[Start of Data lines]

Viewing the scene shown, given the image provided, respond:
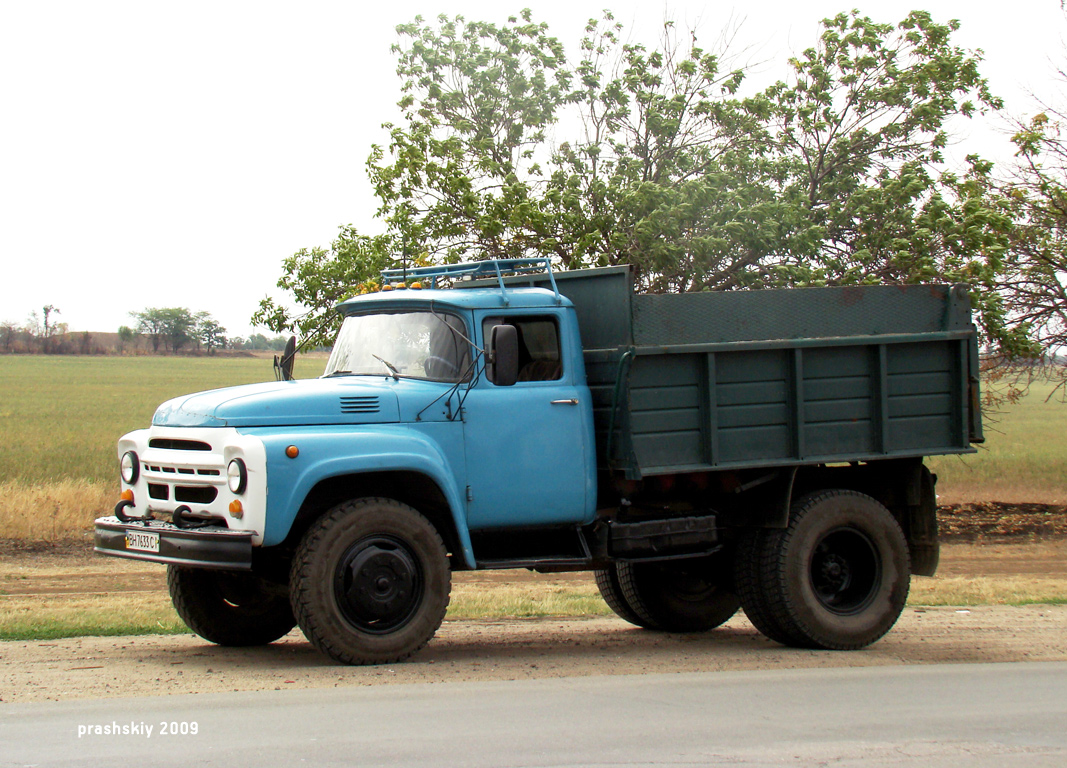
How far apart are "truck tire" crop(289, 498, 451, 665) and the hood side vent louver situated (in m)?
0.59

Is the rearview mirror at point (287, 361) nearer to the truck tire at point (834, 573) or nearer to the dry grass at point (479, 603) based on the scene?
the dry grass at point (479, 603)

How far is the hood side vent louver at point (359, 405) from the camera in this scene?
24.5 feet

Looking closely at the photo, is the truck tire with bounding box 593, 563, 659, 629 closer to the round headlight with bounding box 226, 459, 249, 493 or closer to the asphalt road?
the asphalt road

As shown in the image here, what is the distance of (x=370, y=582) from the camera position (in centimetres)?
723

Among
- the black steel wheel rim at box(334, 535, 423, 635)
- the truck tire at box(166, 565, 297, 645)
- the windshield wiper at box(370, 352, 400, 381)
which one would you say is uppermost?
the windshield wiper at box(370, 352, 400, 381)

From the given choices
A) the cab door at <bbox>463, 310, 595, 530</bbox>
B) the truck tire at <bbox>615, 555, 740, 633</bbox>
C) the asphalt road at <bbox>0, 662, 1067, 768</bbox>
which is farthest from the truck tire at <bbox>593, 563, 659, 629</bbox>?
the asphalt road at <bbox>0, 662, 1067, 768</bbox>

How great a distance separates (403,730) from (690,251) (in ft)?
40.4

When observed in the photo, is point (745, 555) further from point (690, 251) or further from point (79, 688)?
point (690, 251)

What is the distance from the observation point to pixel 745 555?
9047 millimetres

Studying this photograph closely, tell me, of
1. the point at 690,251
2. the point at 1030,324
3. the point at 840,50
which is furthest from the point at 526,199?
the point at 1030,324

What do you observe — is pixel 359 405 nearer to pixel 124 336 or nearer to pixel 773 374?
pixel 773 374

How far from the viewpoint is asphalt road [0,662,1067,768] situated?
5168 mm

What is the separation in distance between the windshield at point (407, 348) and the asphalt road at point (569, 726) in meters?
2.22

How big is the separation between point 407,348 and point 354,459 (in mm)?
1195
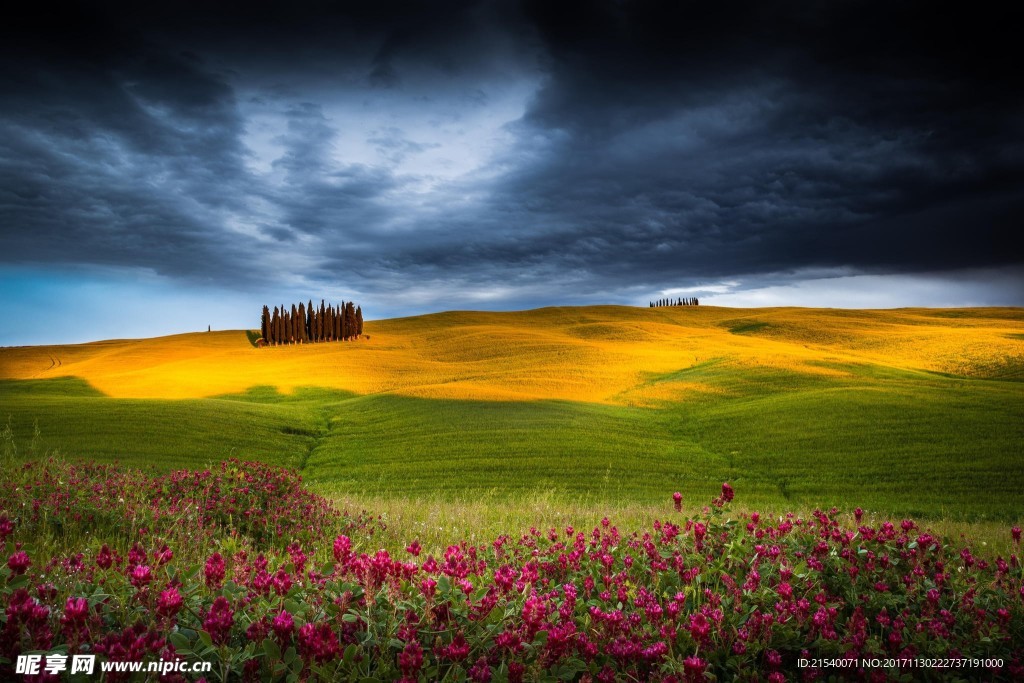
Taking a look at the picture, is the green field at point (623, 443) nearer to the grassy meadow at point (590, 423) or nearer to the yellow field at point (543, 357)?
the grassy meadow at point (590, 423)

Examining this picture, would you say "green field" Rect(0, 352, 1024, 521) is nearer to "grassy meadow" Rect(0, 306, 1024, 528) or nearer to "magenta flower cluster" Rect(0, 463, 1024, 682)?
"grassy meadow" Rect(0, 306, 1024, 528)

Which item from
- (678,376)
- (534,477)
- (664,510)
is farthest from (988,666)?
(678,376)

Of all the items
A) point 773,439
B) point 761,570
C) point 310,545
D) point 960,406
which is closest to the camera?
point 761,570

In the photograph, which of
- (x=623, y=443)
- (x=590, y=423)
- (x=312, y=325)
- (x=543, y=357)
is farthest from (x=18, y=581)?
(x=312, y=325)

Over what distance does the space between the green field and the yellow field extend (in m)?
6.33

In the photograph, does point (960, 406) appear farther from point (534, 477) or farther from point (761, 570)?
point (761, 570)

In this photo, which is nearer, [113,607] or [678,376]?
[113,607]

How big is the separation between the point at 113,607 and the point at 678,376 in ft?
153

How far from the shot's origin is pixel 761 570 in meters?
5.71

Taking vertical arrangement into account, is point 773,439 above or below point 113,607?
below

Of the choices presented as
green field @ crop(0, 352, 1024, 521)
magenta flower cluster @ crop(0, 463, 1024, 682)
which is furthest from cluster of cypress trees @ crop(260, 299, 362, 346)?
magenta flower cluster @ crop(0, 463, 1024, 682)

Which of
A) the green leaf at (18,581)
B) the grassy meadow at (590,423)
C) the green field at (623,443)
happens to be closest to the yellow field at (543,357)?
the grassy meadow at (590,423)

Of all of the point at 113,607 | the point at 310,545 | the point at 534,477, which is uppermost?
the point at 113,607

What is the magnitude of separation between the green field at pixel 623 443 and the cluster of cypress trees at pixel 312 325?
5243 cm
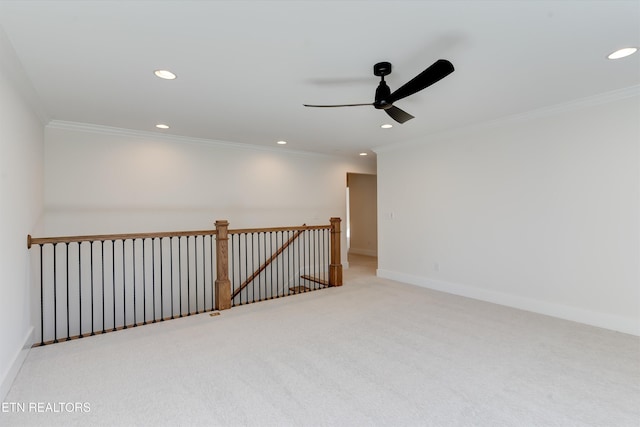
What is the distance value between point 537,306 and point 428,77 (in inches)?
123

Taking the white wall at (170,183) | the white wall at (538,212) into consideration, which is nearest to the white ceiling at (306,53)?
the white wall at (538,212)

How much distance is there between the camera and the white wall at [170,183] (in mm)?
4047

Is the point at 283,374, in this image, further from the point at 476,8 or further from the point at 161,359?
the point at 476,8

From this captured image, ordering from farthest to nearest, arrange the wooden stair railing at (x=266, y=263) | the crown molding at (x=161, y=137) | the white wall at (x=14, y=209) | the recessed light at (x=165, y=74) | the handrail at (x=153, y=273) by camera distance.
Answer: the wooden stair railing at (x=266, y=263) < the crown molding at (x=161, y=137) < the handrail at (x=153, y=273) < the recessed light at (x=165, y=74) < the white wall at (x=14, y=209)

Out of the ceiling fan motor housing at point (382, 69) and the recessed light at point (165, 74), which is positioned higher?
the recessed light at point (165, 74)

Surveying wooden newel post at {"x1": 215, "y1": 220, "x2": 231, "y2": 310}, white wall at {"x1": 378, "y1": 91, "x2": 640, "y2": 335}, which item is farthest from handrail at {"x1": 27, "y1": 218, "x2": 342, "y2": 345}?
white wall at {"x1": 378, "y1": 91, "x2": 640, "y2": 335}

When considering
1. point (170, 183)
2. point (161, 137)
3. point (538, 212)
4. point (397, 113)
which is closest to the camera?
point (397, 113)

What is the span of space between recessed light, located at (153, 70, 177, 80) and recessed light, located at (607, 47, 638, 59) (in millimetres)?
3372

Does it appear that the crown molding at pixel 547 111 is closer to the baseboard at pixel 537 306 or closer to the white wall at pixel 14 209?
the baseboard at pixel 537 306

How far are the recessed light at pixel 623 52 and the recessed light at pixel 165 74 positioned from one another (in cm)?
337

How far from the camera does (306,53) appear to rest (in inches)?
89.0

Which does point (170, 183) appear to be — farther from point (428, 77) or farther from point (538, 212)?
point (538, 212)

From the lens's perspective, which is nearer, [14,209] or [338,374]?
[338,374]

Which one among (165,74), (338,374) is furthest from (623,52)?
(165,74)
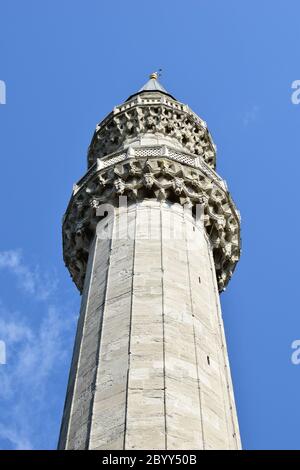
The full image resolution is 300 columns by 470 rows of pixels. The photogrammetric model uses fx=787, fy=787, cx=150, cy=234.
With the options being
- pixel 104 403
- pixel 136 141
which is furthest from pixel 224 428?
pixel 136 141

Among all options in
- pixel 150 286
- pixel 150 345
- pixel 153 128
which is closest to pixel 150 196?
pixel 150 286

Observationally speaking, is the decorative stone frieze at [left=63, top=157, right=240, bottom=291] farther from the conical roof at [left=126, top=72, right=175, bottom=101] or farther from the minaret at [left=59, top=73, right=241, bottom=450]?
the conical roof at [left=126, top=72, right=175, bottom=101]

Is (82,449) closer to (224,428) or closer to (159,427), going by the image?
(159,427)

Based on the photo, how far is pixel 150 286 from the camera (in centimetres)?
1316

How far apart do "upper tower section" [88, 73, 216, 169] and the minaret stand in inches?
1.5

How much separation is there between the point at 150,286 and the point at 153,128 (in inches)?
279

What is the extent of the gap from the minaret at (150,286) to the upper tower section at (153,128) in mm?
37

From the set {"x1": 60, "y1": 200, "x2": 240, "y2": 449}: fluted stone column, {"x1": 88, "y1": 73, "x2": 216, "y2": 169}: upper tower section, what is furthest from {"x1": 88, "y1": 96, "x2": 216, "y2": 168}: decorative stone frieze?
{"x1": 60, "y1": 200, "x2": 240, "y2": 449}: fluted stone column

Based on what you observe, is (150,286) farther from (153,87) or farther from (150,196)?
(153,87)

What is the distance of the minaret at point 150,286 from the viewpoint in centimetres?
1082

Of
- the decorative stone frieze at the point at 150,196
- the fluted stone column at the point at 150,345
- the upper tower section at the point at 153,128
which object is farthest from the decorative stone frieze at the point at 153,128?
the fluted stone column at the point at 150,345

[End of Data lines]

Directions:
All of the lines above should be printed exactly, minus the pictures.

Answer to the task:
Viewing the scene shown, given the image provided, respond:
How far apart are "truck tire" crop(289, 498, 451, 665) and the hood side vent louver situated (in m)?
0.59

Is the rearview mirror at point (287, 361) nearer to the truck tire at point (834, 573) or nearer to the dry grass at point (479, 603) based on the scene?
the dry grass at point (479, 603)

How far is the hood side vent louver at point (359, 405) from the camera in this scene?
24.5 feet

Looking closely at the photo, is the truck tire with bounding box 593, 563, 659, 629 closer to the round headlight with bounding box 226, 459, 249, 493 or closer to the asphalt road?
the asphalt road

As shown in the image here, what is the distance of (x=370, y=582) from the camera position (in centimetres)?
723

Among
- the black steel wheel rim at box(334, 535, 423, 635)
- the truck tire at box(166, 565, 297, 645)
- the windshield wiper at box(370, 352, 400, 381)
which one would you say is uppermost?
the windshield wiper at box(370, 352, 400, 381)

From the given choices
A) the cab door at <bbox>463, 310, 595, 530</bbox>
B) the truck tire at <bbox>615, 555, 740, 633</bbox>
C) the asphalt road at <bbox>0, 662, 1067, 768</bbox>
which is farthest from the truck tire at <bbox>593, 563, 659, 629</bbox>?
the asphalt road at <bbox>0, 662, 1067, 768</bbox>

How great a distance separates (403,730) from (690,251) (in ft)?
40.4

When observed in the photo, is point (745, 555) further from point (690, 251) or further from point (79, 688)?
point (690, 251)

What is the distance from the observation point to pixel 745 555?
9047 millimetres

Studying this photograph closely, tell me, of
1. the point at 690,251
2. the point at 1030,324
3. the point at 840,50
which is furthest from the point at 526,199?
the point at 1030,324

What do you observe — is pixel 359 405 nearer to pixel 124 336 or nearer to pixel 773 374?
pixel 773 374

How far from the viewpoint is asphalt road [0,662,1067,768] situated?
5168 mm

What is the separation in distance between the windshield at point (407, 348) and the asphalt road at point (569, 726) in meters?
2.22

How big is the separation between point 407,348 and point 354,459 (in mm)?
1195
Taking a look at the picture, is the green field at point (623, 443) nearer to the grassy meadow at point (590, 423) or nearer to the yellow field at point (543, 357)?
the grassy meadow at point (590, 423)

Examining this picture, would you say "green field" Rect(0, 352, 1024, 521) is nearer to "grassy meadow" Rect(0, 306, 1024, 528) or nearer to "magenta flower cluster" Rect(0, 463, 1024, 682)?
"grassy meadow" Rect(0, 306, 1024, 528)

Which item from
- (678,376)
- (534,477)
- (664,510)
is farthest from (988,666)?
(678,376)

Of all the items
A) point 773,439
B) point 761,570
C) point 310,545
D) point 960,406
which is closest to the camera?
point 761,570

In the photograph, which of
- (x=623, y=443)
- (x=590, y=423)
- (x=312, y=325)
- (x=543, y=357)
is farthest from (x=18, y=581)?
(x=312, y=325)

Over what distance does the space between the green field and the yellow field extend (in m)?
6.33

In the photograph, does point (960, 406) appear farther from point (534, 477) or farther from point (761, 570)?
point (761, 570)

In this photo, which is nearer, [113,607] or [678,376]?
[113,607]

How big is the separation between the point at 113,607 and the point at 678,376 in ft?
153

How far from the shot's origin is pixel 761 570 in meters?
5.71

Taking vertical arrangement into account, is point 773,439 above or below point 113,607?
below

Of the choices presented as
green field @ crop(0, 352, 1024, 521)
magenta flower cluster @ crop(0, 463, 1024, 682)
which is furthest from cluster of cypress trees @ crop(260, 299, 362, 346)?
magenta flower cluster @ crop(0, 463, 1024, 682)

Which of
A) the green leaf at (18,581)
B) the grassy meadow at (590,423)
C) the green field at (623,443)
happens to be closest to the yellow field at (543,357)?
the grassy meadow at (590,423)

Of all of the point at 113,607 | the point at 310,545 | the point at 534,477, which is uppermost?
the point at 113,607

What is the magnitude of separation between the green field at pixel 623 443 and the cluster of cypress trees at pixel 312 325?
5243 cm
What is the distance value between point 537,306 and point 428,77 (in inches)?
123

Taking the white wall at (170,183) | the white wall at (538,212) into consideration, which is nearest to the white ceiling at (306,53)?
the white wall at (538,212)

How much distance is there between the camera and the white wall at [170,183] (in mm)?
4047

Is the point at 283,374, in this image, further from the point at 476,8 or further from the point at 161,359?
the point at 476,8

From this captured image, ordering from farthest to nearest, arrange the wooden stair railing at (x=266, y=263) | the crown molding at (x=161, y=137) | the white wall at (x=14, y=209) | the recessed light at (x=165, y=74) | the handrail at (x=153, y=273) by camera distance.
Answer: the wooden stair railing at (x=266, y=263) < the crown molding at (x=161, y=137) < the handrail at (x=153, y=273) < the recessed light at (x=165, y=74) < the white wall at (x=14, y=209)

Out of the ceiling fan motor housing at point (382, 69) and the recessed light at point (165, 74), which is positioned higher?
the recessed light at point (165, 74)

Surveying wooden newel post at {"x1": 215, "y1": 220, "x2": 231, "y2": 310}, white wall at {"x1": 378, "y1": 91, "x2": 640, "y2": 335}, which item is farthest from handrail at {"x1": 27, "y1": 218, "x2": 342, "y2": 345}?
white wall at {"x1": 378, "y1": 91, "x2": 640, "y2": 335}

When considering
1. point (170, 183)
2. point (161, 137)
3. point (538, 212)
4. point (397, 113)
which is closest to the camera?
point (397, 113)

What is the span of space between recessed light, located at (153, 70, 177, 80) and recessed light, located at (607, 47, 638, 59) (in millimetres)?
3372

Does it appear that the crown molding at pixel 547 111 is closer to the baseboard at pixel 537 306 or closer to the white wall at pixel 14 209?
the baseboard at pixel 537 306

How far are the recessed light at pixel 623 52 and the recessed light at pixel 165 74 positioned from one another (in cm)?
337

How far from the camera does (306,53) appear to rest (in inches)?
89.0

Which does point (170, 183) appear to be — farther from point (428, 77) or farther from point (538, 212)?
point (538, 212)

From the lens's perspective, which is nearer, [14,209] or [338,374]?
[338,374]

Which one among (165,74), (338,374) is furthest from (623,52)?
(165,74)
The full image resolution is 300 columns by 470 rows of pixels. The photogrammetric model uses fx=787, fy=787, cx=150, cy=234.
With the options being
- pixel 104 403
- pixel 136 141
which is furthest from pixel 224 428?
pixel 136 141

Among all options in
- pixel 150 286
- pixel 150 345
- pixel 153 128
which is closest to pixel 150 196?
pixel 150 286

Observationally speaking, is the decorative stone frieze at [left=63, top=157, right=240, bottom=291] farther from the conical roof at [left=126, top=72, right=175, bottom=101] or farther from the minaret at [left=59, top=73, right=241, bottom=450]?
the conical roof at [left=126, top=72, right=175, bottom=101]

Is (82,449) closer to (224,428) or closer to (159,427), going by the image?
(159,427)

Based on the photo, how far is pixel 150 286 from the camera (in centimetres)?
1316

How far apart do "upper tower section" [88, 73, 216, 169] and the minaret stand in inches?
1.5

How much separation is there between the point at 150,286 and the point at 153,128 (in inches)?
279

What is the extent of the gap from the minaret at (150,286) to the upper tower section at (153,128) in mm?
37

From the set {"x1": 60, "y1": 200, "x2": 240, "y2": 449}: fluted stone column, {"x1": 88, "y1": 73, "x2": 216, "y2": 169}: upper tower section, what is furthest from {"x1": 88, "y1": 96, "x2": 216, "y2": 168}: decorative stone frieze?
{"x1": 60, "y1": 200, "x2": 240, "y2": 449}: fluted stone column

Based on what you observe, is (150,286) farther from (153,87) or farther from (150,196)?
(153,87)

What is the distance of the minaret at point 150,286 from the viewpoint in centimetres?
1082

Of
- the decorative stone frieze at the point at 150,196
- the fluted stone column at the point at 150,345
- the upper tower section at the point at 153,128
which object is farthest from the decorative stone frieze at the point at 153,128?
the fluted stone column at the point at 150,345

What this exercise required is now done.